Yea probably, if you’re into that sort of thing


----------



## fjmaverick (Sep 18, 2015)

Jred said:


> Yea probably, if you’re into that sort of thing


I think he forgot how many hippies there are here for a second


----------



## Capnredfish (Feb 1, 2012)

What do you dislike about the cooler and want a platform for?


----------



## crboggs (Mar 30, 2015)

I think the various carbon bits and pieces are silly unless you build the entire skiff to be light weight by design from the beginning.

My Spear has a floor, coffin box, 15 gallon permanent gas tank, etc...I have aluminum platforms and grab rails plus a Tohatsu 50.

My friend's Spear has no floor, a portable 6 gallon gas can, and zero frills. He has carbon platforms, grab rail, etc along with an older two stroke Yamaha 30.

Both skiffs are Glades X hulls but his sits a good 0.5 - 0.75" higher in the water because the whole package was designed to be light from the beginning. He has a legit 5" draft skiff...by design...

He can get into more places on winter lows than I can, but my skiff performs better in exposed water when conditions kick up.

My point? Adding a carbon platform to a skiff that's already beyond a certain weight / draft won't really noticeably affect anything.


----------



## Smackdaddy53 (Dec 31, 2012)

el9surf said:


> You can't make fun of whether it looks cool or not if you have a lifted truck with rims.


You can’t talk shit about boats or trucks if you have to pay someone like me to install your accessories because you don’t like to get dirty...


----------



## mtoddsolomon (Mar 25, 2015)

I'll admit, I have a lift on my truck. I like the way it looks, but damnit i put it on myself in the driveway.


----------



## el9surf (Dec 23, 2008)

Smackdaddy53 said:


> You can’t talk shit about boats or trucks if you have to pay someone like me to install your accessories because you don’t like to get dirty...


No lift on my truck but I lifted my golf cart myself and got plenty dirty. It serves absolutely zero purpose, but it looks good to me lol.


----------



## Fishshoot (Oct 26, 2017)

No


----------



## MRichardson (May 27, 2010)

I gave up on worrying about pounds and ounces after I gained 10 lbs one xmas and decided that didn't count as I was debating changing my battery setup (and worried about weight in the boat).


----------



## backbone (Jan 4, 2016)

I have the evolution and really like the way it looks. The legs bolt on so if one happens to break it can be replaced easily.
I'm going to put a microskiff sticker on it and I'm sure the ladies will will be chasing me down...


----------



## Smackdaddy53 (Dec 31, 2012)

el9surf said:


> No lift on my truck but I lifted my golf cart myself and got plenty dirty. It serves absolutely zero purpose, but it looks good to me lol.
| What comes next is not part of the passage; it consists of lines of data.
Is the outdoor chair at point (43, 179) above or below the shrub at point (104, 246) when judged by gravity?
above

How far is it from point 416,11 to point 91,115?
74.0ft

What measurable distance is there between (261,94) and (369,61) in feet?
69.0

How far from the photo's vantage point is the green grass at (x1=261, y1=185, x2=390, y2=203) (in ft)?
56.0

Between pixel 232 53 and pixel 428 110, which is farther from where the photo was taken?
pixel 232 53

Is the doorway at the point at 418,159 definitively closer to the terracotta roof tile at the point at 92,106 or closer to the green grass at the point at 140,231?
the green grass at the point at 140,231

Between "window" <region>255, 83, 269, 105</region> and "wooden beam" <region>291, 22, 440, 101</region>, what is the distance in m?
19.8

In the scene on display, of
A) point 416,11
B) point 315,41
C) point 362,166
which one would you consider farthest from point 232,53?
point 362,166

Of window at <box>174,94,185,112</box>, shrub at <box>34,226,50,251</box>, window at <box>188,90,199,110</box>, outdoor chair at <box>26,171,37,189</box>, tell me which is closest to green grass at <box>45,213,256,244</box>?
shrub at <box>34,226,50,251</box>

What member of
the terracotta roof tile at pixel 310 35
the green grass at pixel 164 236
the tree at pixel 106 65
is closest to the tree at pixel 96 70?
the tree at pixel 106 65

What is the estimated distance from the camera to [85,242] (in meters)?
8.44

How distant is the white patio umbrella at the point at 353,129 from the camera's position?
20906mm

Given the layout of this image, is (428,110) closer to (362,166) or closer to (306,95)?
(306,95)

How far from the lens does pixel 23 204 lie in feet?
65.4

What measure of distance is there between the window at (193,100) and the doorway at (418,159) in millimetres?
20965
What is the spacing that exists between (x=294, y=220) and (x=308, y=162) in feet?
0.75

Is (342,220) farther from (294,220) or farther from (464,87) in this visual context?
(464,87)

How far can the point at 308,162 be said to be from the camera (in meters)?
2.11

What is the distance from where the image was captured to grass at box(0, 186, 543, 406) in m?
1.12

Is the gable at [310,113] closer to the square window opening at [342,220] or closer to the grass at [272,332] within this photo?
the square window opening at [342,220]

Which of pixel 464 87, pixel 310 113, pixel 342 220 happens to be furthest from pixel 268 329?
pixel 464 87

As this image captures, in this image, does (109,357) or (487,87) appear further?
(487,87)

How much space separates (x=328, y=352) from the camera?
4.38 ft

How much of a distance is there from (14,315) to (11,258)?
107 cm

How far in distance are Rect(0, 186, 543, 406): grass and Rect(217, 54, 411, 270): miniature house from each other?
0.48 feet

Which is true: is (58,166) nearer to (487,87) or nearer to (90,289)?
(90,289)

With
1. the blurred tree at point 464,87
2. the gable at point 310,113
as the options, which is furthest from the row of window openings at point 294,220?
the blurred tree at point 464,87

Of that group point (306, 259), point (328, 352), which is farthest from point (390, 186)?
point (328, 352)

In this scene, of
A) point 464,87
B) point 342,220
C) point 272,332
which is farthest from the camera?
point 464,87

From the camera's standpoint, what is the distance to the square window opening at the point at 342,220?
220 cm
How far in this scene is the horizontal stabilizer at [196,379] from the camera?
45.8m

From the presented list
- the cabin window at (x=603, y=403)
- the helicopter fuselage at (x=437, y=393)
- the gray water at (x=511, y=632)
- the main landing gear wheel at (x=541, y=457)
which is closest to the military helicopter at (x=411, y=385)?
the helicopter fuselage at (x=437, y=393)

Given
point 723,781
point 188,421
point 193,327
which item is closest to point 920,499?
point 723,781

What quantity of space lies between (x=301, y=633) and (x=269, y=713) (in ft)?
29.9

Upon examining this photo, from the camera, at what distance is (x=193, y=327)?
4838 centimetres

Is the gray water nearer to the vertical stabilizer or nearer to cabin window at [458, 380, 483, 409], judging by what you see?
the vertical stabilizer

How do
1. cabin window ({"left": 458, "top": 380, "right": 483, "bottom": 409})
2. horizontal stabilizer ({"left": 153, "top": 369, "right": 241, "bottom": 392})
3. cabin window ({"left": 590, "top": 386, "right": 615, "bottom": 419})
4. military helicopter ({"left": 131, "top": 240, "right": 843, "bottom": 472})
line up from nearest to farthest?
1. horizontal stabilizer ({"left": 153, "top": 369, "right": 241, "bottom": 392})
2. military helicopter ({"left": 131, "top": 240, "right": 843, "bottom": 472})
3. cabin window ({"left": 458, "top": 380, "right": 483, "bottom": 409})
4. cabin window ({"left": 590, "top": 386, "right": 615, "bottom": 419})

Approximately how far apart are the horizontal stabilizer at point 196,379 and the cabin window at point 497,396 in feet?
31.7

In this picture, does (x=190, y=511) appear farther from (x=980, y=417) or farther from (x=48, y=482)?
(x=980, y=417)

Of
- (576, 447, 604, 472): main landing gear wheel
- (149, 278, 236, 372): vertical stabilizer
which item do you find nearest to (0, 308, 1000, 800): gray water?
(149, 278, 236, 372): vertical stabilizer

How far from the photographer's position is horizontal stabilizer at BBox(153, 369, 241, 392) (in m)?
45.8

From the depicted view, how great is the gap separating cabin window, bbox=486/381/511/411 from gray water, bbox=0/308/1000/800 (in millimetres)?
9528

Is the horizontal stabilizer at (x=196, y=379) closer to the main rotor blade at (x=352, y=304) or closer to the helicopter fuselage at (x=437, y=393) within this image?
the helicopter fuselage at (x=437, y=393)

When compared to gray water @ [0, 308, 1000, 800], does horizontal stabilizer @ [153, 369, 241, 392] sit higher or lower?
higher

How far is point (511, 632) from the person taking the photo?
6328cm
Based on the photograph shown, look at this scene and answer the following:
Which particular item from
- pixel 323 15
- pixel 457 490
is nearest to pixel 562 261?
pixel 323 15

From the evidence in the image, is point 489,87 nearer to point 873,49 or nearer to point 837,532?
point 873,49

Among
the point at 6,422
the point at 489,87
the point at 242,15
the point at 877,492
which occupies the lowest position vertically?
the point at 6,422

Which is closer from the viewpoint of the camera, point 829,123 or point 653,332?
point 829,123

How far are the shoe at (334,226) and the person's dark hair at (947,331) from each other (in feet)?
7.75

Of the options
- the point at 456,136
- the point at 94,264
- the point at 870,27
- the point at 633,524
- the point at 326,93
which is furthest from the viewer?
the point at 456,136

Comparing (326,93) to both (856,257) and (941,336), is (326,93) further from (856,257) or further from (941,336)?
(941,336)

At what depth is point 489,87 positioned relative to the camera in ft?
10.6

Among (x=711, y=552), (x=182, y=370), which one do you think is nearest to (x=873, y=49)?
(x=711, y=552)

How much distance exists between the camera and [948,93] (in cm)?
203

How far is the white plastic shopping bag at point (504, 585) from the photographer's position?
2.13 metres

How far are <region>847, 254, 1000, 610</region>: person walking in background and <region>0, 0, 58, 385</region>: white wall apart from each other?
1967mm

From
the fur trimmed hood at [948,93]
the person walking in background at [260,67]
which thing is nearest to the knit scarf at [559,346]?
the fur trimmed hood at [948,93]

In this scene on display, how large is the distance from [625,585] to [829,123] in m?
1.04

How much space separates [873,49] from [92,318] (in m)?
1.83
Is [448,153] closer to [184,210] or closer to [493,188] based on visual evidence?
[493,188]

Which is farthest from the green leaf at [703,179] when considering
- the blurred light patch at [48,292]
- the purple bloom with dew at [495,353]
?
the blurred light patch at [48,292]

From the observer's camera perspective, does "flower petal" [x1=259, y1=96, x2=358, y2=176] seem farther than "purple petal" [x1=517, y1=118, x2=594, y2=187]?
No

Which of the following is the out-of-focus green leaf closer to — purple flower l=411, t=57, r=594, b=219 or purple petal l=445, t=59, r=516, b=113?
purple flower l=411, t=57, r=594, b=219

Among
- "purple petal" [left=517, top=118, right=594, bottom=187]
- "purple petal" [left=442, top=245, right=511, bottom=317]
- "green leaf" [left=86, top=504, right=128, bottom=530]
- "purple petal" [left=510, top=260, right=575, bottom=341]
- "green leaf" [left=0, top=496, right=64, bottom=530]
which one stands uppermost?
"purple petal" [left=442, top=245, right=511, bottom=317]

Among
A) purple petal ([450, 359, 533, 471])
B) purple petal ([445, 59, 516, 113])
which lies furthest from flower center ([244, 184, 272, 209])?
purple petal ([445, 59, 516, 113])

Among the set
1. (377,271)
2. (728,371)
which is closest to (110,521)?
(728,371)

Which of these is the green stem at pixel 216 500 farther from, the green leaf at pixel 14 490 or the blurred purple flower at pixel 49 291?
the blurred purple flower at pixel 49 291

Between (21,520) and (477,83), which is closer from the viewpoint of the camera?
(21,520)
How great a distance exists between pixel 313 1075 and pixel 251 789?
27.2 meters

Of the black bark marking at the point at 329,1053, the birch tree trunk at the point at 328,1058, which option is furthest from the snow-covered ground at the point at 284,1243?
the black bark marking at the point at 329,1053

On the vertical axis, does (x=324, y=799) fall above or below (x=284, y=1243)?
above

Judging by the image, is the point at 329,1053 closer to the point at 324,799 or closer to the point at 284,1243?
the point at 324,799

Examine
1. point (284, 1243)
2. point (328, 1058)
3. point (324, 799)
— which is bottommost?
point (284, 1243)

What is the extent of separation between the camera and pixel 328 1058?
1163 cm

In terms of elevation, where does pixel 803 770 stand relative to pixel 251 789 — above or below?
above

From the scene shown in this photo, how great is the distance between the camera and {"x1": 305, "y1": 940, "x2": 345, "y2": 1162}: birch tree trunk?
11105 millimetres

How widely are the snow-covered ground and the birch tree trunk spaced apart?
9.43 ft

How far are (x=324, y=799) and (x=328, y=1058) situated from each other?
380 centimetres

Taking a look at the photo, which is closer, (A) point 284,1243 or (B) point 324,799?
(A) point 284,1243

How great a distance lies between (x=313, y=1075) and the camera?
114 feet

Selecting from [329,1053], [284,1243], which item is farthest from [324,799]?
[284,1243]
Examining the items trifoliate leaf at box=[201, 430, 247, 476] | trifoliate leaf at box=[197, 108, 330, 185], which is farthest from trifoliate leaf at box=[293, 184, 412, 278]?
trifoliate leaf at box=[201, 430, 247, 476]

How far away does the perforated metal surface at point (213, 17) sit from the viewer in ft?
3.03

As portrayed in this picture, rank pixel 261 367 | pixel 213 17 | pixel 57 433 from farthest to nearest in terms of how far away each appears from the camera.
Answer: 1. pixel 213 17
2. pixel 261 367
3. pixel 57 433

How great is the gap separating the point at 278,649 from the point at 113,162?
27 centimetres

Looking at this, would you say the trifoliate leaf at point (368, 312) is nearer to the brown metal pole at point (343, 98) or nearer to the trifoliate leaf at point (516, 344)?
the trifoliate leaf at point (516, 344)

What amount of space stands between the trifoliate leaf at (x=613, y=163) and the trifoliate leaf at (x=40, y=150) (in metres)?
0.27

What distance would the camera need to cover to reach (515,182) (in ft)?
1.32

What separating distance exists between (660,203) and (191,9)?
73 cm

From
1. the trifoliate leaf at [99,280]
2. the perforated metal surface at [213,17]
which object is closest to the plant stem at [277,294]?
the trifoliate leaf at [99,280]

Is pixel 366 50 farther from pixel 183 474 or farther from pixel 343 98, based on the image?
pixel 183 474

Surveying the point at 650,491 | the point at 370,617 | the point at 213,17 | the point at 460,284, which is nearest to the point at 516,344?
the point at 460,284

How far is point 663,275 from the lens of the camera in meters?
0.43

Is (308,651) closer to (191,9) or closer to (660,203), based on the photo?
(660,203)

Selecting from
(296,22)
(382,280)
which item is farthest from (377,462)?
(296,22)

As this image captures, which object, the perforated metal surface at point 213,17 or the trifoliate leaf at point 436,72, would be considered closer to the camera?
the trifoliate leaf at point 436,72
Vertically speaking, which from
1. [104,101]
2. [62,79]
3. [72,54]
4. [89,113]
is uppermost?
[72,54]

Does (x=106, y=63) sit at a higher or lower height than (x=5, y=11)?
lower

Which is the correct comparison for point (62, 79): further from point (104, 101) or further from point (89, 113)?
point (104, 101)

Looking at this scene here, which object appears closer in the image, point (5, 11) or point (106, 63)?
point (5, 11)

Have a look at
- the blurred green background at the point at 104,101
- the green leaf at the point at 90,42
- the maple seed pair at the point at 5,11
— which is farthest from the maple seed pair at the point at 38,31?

Bwahaha...it’s ok to lift a golf cart but not a truck? It’s bad enough owning a golf cart...do you pull your his and his jet skis with it?


----------



## Capnredfish (Feb 1, 2012)

Backbone, let me know how that works out if the company ends up like Jacked up Jackplates. If and I doubt an aluminum one will break off. If it did, finding a welder is easy. Finding a carbon leg with a threaded insert is like trying to win one in the crane game at Chuckee Cheese. Ain’t happen’n. Don’t get me wrong I like some of those carbon platforms.


----------



## backbone (Jan 4, 2016)

@Capnredfish That's a valid argument... I have had it a year and have not had any issues with it after a good amount of use, however I don't tie off on the legs of it to docks like I did with my aluminum one.


----------



## Capnredfish (Feb 1, 2012)

Probably never break using platform it for intended purpose. My comment was just for discussion. I use mine as a stool/step ladder around the house. Makes cleaning truck easy. And I tie off with it at times.


----------



## el9surf (Dec 23, 2008)

Smackdaddy53 said:


> Bwahaha...it’s ok to lift a golf cart but not a truck? It’s bad enough owning a golf cart...do you pull your his and his jet skis with it?
> View attachment 74242


Never said there was anything wrong with lifting a truck otherwise I wouldn't have commented on my golf cart. Just that it's hypocritical to criticize someone for liking the look of a carbon platform for a few hundred extra if you have spent the money on a lift and rims. Don't get me started the cost of my fly gear...


----------



## Smackdaddy53 (Dec 31, 2012)

el9surf said:


> Never said there was anything wrong with lifting a truck otherwise I wouldn't have commented on my golf cart. Just that it's hypocritical to criticize someone for liking the look of a carbon platform for a few hundred extra if you have spent the money on a lift and rims. Don't get me started the cost of my fly gear...


I’m no economist for sure...


----------



## permitchaser (Aug 26, 2013)

My Yeti is staying as a platform. I can lift it but i load it after its on the boat. It's easy to take off an on, thanks Mr. Kennedy


----------



## trekker (Sep 19, 2015)

Build your own and buy 3 more yeti's.


----------



## Bonecracker (Mar 29, 2007)

Come on in and join the cool crowd!


----------



## SomaliPirate (Feb 5, 2016)

So to address the multiple issues on this thread:
1. I don't think it's worth the money. I use my cooler and I like the extra weight on the bow when poling.
2. My jeep has a suspension lift, installed it myself and it rides on 15" black steelies like a real jeep ought to.


----------



## Capnredfish (Feb 1, 2012)

Bone cracker is showing off big time. That’s a nice looking skiff.


----------



## Caleb.Esparza (Jan 31, 2016)

I have been more than pleased with my Evolution platform over the last year I’ve been using it. Rock solid and quite the sizable dance floor up front.. 

At the time I was platform shopping, I could get an evolution platform that weighs 6lbs, with matching seadek shipped for the price it would cost me to get an aluminum platform powder coated black from blue point. Not to mention that didn’t include seadek or shipping so it was obviously a no brainer. With that said at the current pricing I’d be going aluminum because I’m just not paying $1100 for a casting platform period.


----------